- **WHAT TO DO**:
Pick out every line of the data below that contains the word "church" and copy each one. Case counts.

- **DATASET CONTENT**:
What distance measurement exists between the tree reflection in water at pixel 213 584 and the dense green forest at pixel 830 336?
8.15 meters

...

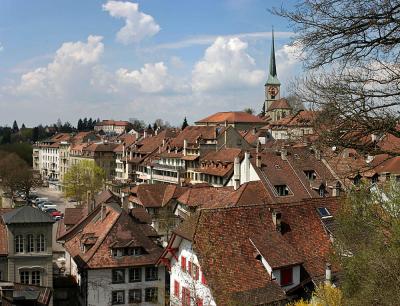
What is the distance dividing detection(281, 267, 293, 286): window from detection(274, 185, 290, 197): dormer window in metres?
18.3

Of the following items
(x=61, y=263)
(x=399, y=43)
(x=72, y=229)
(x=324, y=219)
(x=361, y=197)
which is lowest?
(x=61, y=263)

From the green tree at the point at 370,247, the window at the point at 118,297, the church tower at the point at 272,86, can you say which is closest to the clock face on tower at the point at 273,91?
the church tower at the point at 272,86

- **ANSWER TO THIS EXERCISE**:
From the green tree at the point at 370,247, the window at the point at 118,297, the church tower at the point at 272,86, can you say which is closest to the clock face on tower at the point at 273,91?
the church tower at the point at 272,86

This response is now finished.